Mender of Sparrows (2/5)
Cette fois, il est question d'androïdes, un poncif de la SF. Ca se lit bien, l'écriture reste bonne, mais aussi bien sur le plan de la trame que des idées, il n'y a rien de grand intérêt. Les androïdes sont une minorité oppressée, on s'interroge très vaguement sur la nature de la conscience : du plus que déjà vu.
The Disintegration Loop (2/5)
J'ai l'impression de commencer à discerner un motif. Ray Nayler excelle pour ce qui est du worldbuilding, mais ses trames sont extrêmement simplistes. Ici, uchronie : les USA ont récupéré plein de cool tech dans une soucoupe volante crashée, notamment le disintegration loop, qui permet de lire certaines mémoires des morts. S'ensuit une brève enquête policière avec un twist classique. L'auteur parvient à donner l'impression qu'il y a plein de choses en arrière-plan, et ce n'est pas faux : on trouve plein de détails qui attisent la curiosité et donnent envie de lire. Mais la trame en elle-même tient en deux phrases et il n'y aucune exploration satisfaisante des thèmes esquissés.

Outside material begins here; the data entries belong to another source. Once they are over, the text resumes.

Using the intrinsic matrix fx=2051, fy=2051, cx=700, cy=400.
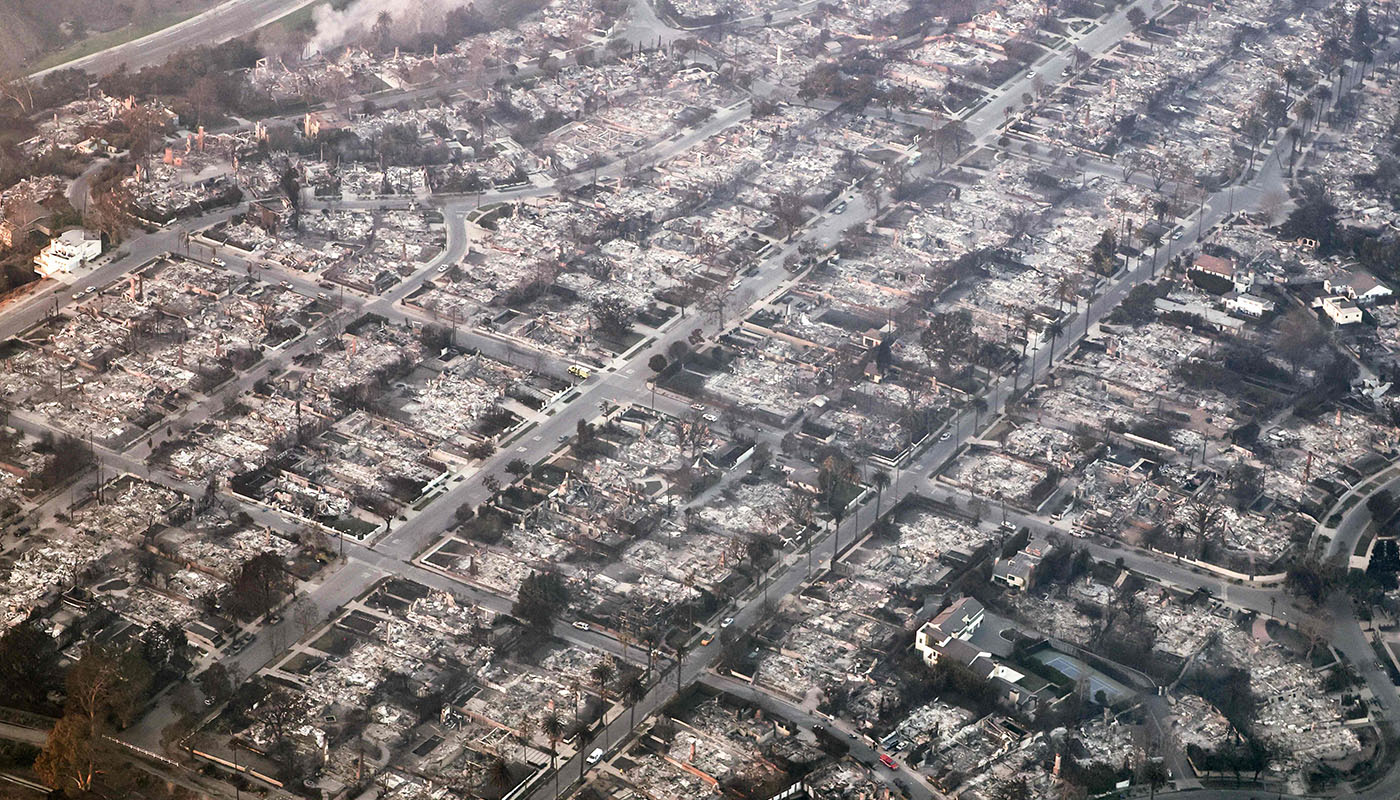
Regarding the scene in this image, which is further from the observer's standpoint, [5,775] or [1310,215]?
[1310,215]

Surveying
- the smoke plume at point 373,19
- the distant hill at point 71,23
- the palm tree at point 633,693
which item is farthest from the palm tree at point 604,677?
the distant hill at point 71,23

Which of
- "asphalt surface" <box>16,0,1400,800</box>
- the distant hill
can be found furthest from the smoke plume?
the distant hill

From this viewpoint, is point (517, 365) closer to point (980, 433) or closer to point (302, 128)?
point (980, 433)

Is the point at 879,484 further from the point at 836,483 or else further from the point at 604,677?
the point at 604,677

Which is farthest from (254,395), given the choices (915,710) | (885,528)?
(915,710)

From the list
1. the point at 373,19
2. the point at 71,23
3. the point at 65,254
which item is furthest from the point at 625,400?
the point at 71,23

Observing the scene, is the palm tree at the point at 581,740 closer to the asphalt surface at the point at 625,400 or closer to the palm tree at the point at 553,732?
the asphalt surface at the point at 625,400

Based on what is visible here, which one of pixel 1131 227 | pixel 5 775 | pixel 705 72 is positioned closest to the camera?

A Rocket for Dimitrios (2,5/5)
Une suite à la nouvelle précédente, meilleure car présentant plus d'enjeux et une trame plus en lien avec le worldbuilding. Il me semblait qu'un dilemme moral était mis en place (faut-il autoriser les USA ou même le monde à récupérer la boite de Pandore qu'est une autre soucoupe volante crashée ?), mais non, cette piste est complètement désamorcée au profit d'un peu de mélodrame à propos de ce Dimitrios. Pour le reste, c'est du policier typé espionnage classique avec beaucoup trop d'exposition.
Eyes of the Forest (4/5)
Une nouvelle très chouette sur une planète où toute la faune et la flore vit en symbiose. Tout ce qui est vivant luit, et vit en relative harmonie, alors que tout ce qui est mort perd sa lueur et se fait instantanément dévorer par toutes les bestioles qui attendent cette opportunité. Au milieu de ça, les humains vivent en souterrain, pendant qu'une caste de pisteurs maintient le lien entre les colonies en naviguant à la surface à l'aide d'une combinaison lumineuse. La trame est une fois de plus très fine mais les dernières lignes parviennent néanmoins à nouer le tout. Je reproche juste à la nouvelle de nous faire poiroter beaucoup trop longtemps avant de nous faire rentrer dans son sujet : le premier tiers, en mode flashback, est franchement superflu.
Father (4/5)
Une trame simple et pas follement originale, mais fort bien menée. Dans le contexte post-WW2 uchronique déjà croisé plus haut, un fils unique voit apparaitre dans sa vie un robot-père, qui va rapidement gagner et mériter son affection. Ce conte de fée sera hélas plus qu'entaché par les sombres secrets que cachent ces robots-pères et, surtout, par l'inévitable perversité humaine. L'auteur parvient à donner à cette situation resserrée un habile tragique du quotidien.